Improving your machine learning models by adding features

0 - Introduction

"Investigate, test and iterate"

Often when we talk about analytics and machine learning, it is the new thing that is replacing the old systems, perhaps a transition from traditional and manual marketing to automated and personalised sendouts. While the big picture is important, the transition from unpersonalised to personalised can usually only happen once! So how do you go about improving your systems when there are no transistions left to do?

In this blog post, I want to talk about a situation that arises when the big transition project is over, and you have implemented all the new tools, and it's time to improve one of your models. Maybe you have a model for predicting sales volumes, for identifying churning customers, or personalised product recommendations in your newsletter. Improving predictions or recommendations by a single per cent might seem insignificant. Still, when you have hundreds of thousands of customers, such a small improvement can amount to a lot of value!

Regardless of what the purpose is, and what technicalities are working under the hood (e.g. collaborative filtering, random forest, logistic regression or any other type of model), you can almost surely improve your model. One easy way to improve a model is to add a neat new feature (aka input column) to it or to rework an existing one. Let's outline how this could work in practice with some steps and examples.

1 - Looking for ideas

Perhaps you already have a hunch about something that you think would improve the model. Maybe you get a lot of customer feedback that they have some preference that you are ignoring, for instance, they might complain if they are vegetarians and you send them promotions for non-vegetarian food items.

Otherwise, you can hold a brainstorming session with some colleagues to try to see if you can use your combined understanding of your business to come up with something that could add value to the models. Many things that come naturally to us humans (what we call "common sense") are hard for a computer to grasp unless you specify it in some smart way. To figure out ways to encode things that are relevant for the business into data that is processable by the model is hard, and it is at the very core of data science. Let's look at an example.
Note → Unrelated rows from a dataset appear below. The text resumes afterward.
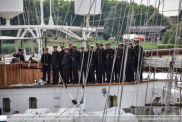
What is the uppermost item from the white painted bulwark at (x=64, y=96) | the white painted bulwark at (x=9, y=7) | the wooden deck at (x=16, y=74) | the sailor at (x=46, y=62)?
the white painted bulwark at (x=9, y=7)

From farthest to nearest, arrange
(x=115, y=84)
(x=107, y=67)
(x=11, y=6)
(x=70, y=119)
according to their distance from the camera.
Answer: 1. (x=11, y=6)
2. (x=107, y=67)
3. (x=115, y=84)
4. (x=70, y=119)

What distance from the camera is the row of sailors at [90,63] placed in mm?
12469

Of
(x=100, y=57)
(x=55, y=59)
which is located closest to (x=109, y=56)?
(x=100, y=57)

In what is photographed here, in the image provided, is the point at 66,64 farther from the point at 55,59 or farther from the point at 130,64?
the point at 130,64

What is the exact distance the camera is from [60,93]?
1247cm

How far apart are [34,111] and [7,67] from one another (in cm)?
314

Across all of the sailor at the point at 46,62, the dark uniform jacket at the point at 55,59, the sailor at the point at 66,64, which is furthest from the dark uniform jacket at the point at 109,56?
the sailor at the point at 46,62

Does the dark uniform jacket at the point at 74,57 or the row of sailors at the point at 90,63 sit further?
the dark uniform jacket at the point at 74,57

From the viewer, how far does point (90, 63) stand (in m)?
12.5

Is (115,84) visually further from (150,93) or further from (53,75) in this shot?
(53,75)

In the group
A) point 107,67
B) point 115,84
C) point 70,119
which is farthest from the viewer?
point 107,67

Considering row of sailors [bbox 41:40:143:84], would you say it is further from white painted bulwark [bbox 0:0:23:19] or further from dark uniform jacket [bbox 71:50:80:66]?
white painted bulwark [bbox 0:0:23:19]

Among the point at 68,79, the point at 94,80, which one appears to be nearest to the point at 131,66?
the point at 94,80

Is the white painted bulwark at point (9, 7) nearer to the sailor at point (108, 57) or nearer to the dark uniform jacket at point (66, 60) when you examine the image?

Suppose you are selling sports equipment online. A human would probably not suggest buying wool hats or new ice skates in the summer, even if the targeted customer is an avid skater in the winter. Still, the model might not be "aware" of this seasonal tendency and give suggestions that are perfect for a skier - but completely wrong for the season.

2 - Investigating the data

The next step is to dig into the data to investigate the thing you think would be a useful feature. The benefit of this investigative work is that you might uncover even more powerful connections in the data. You might also find out early if the potential new feature is a dead end. The whole point of having data is that you don't have to guess! If you see something interesting in the data, investigate it! You might have an intuition for which features will be of importance, but unless you take a closer look at the data - and test your ideas out - you will never know.

Try to collect your findings in a presentable format as if you wanted to convince someone else about your reasoning and what you have found. This makes it easier to see if the thought process is sound and if there are any aspects that you have missed!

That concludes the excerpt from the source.